* **Records for this exercise**:
>>
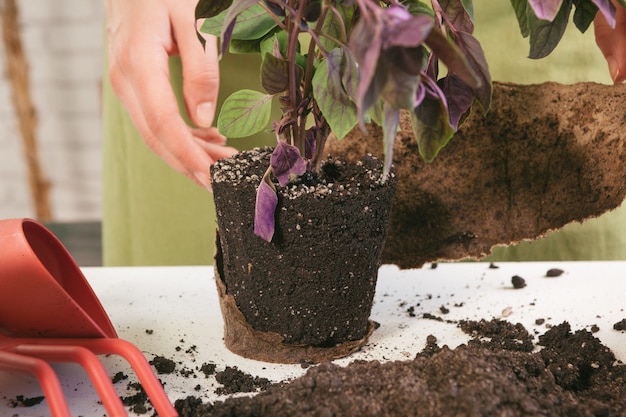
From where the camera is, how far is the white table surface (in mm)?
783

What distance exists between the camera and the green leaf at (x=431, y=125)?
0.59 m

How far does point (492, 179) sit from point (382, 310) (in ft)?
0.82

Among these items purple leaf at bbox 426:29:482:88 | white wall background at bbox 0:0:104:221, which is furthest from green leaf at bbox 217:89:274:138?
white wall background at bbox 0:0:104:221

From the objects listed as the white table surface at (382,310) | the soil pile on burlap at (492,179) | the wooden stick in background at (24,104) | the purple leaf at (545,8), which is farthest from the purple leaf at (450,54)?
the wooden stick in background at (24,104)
<<
>>
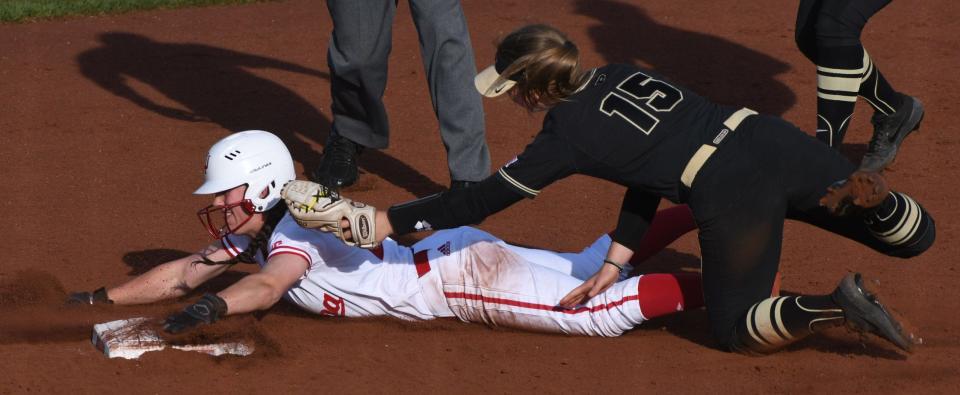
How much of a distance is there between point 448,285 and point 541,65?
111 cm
<<
Copy out each line of the material above that contains the string "green". Case counts.

* **Full output**:
What distance exists between the camera and the green leaf at (x=431, y=125)?
Among these items purple leaf at bbox 426:29:482:88 | white wall background at bbox 0:0:104:221, which is furthest from green leaf at bbox 217:89:274:138?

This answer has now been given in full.